Problem requirements — Take everything from the line containing "Which applies to" down to the end of the listing and change "furthest to nearest" to "farthest to closest", leaving the rest of those lines unchanged.

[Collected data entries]
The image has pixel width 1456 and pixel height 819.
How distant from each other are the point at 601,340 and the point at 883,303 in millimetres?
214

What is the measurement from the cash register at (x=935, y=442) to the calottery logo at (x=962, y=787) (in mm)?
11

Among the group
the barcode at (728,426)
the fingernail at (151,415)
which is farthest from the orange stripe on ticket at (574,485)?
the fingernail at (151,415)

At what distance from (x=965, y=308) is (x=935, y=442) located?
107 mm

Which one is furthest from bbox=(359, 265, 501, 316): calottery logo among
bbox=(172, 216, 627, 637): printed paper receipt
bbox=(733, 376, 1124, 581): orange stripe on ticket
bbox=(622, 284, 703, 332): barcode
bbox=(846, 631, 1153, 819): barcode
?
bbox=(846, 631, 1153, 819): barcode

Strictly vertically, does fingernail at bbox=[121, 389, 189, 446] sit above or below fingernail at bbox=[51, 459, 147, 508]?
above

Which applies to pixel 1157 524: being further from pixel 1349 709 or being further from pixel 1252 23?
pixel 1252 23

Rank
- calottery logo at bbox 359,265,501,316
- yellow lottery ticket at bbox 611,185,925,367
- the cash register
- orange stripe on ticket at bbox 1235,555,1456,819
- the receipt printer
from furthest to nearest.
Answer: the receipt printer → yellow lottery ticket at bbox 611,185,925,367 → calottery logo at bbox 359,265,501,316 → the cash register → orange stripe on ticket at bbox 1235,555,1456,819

Written solution —
Which applies to pixel 1157 524: being further from pixel 1349 709 or being further from pixel 1252 23?
pixel 1252 23

Rank
- calottery logo at bbox 359,265,501,316
- yellow lottery ticket at bbox 611,185,925,367
- the cash register
- orange stripe on ticket at bbox 1235,555,1456,819
- the receipt printer
from farthest to closest.
Answer: the receipt printer → yellow lottery ticket at bbox 611,185,925,367 → calottery logo at bbox 359,265,501,316 → the cash register → orange stripe on ticket at bbox 1235,555,1456,819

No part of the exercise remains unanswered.